___ EXERCISE DATA

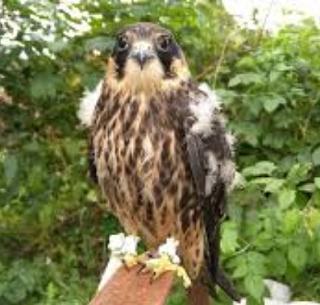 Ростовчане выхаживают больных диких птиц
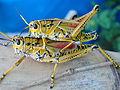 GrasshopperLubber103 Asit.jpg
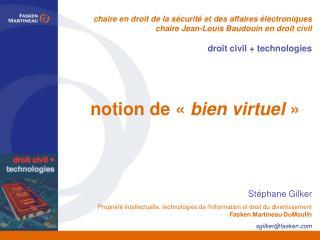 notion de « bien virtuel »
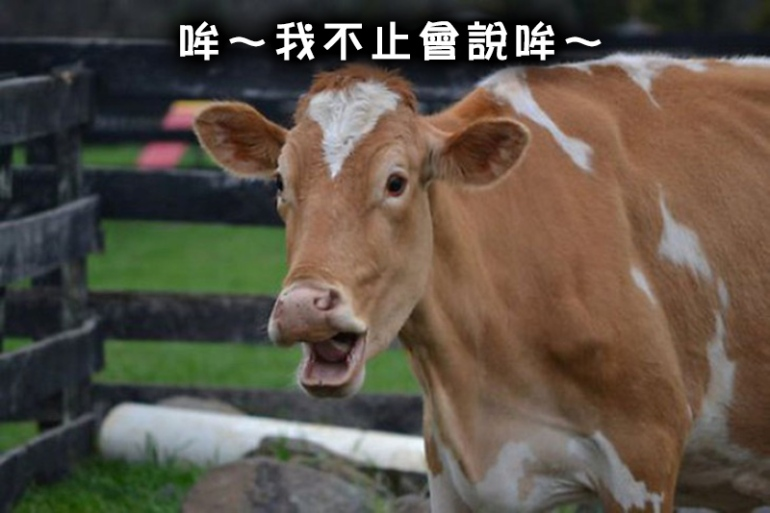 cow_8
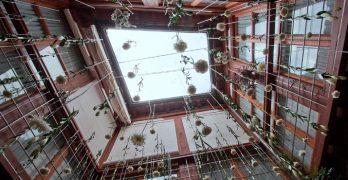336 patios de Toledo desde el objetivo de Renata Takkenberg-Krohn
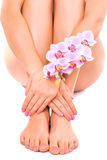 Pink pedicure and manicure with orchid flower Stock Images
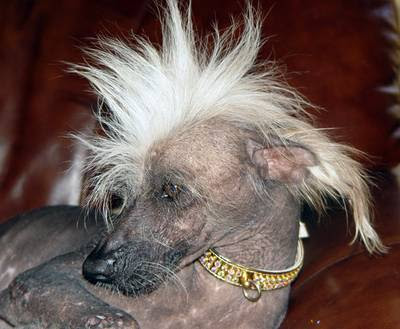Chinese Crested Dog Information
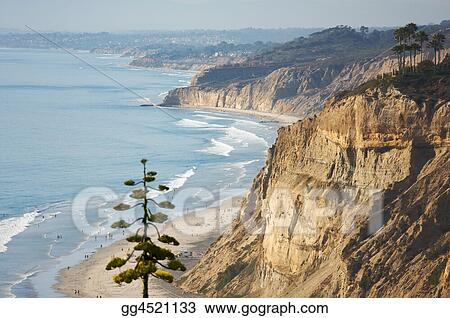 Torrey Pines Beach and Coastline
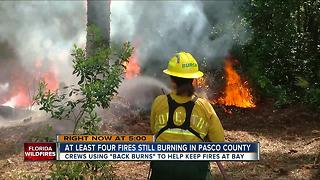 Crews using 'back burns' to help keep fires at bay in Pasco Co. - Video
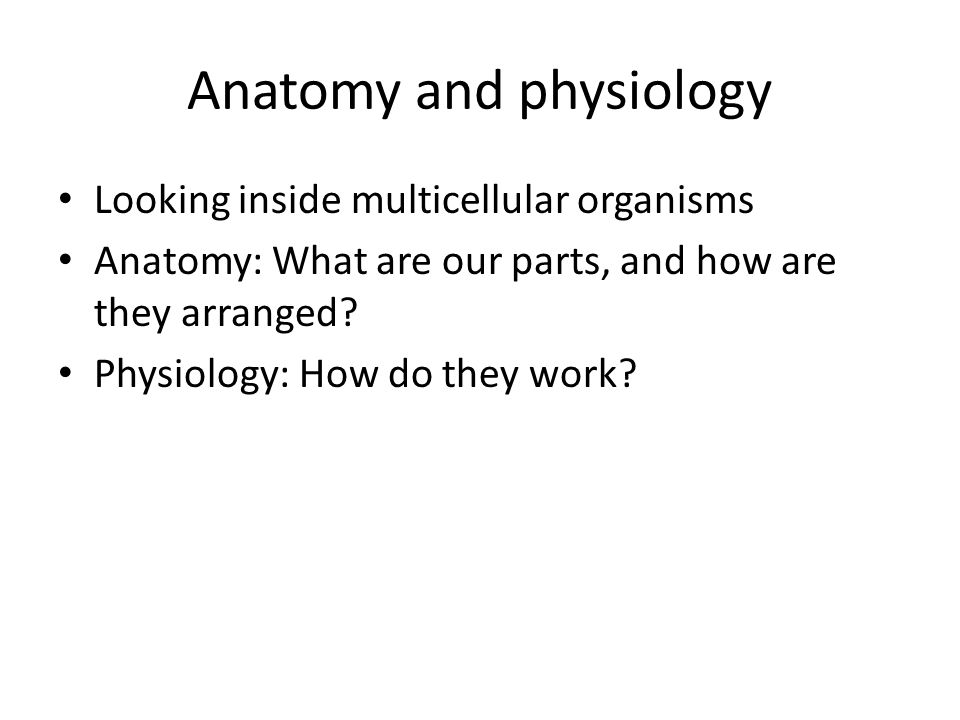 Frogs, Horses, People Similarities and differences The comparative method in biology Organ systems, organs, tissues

______

WHAT YOU WILL DO: Please repeat every record above exactly, leaving the pictures out.

OUTPUT:
 Ростовчане выхаживают больных диких птиц
 GrasshopperLubber103 Asit.jpg
 notion de « bien virtuel »
 cow_8
336 patios de Toledo desde el objetivo de Renata Takkenberg-Krohn
 Pink pedicure and manicure with orchid flower Stock Images
Chinese Crested Dog Information
 Torrey Pines Beach and Coastline
 Crews using 'back burns' to help keep fires at bay in Pasco Co. - Video
 Frogs, Horses, People Similarities and differences The comparative method in biology Organ systems, organs, tissues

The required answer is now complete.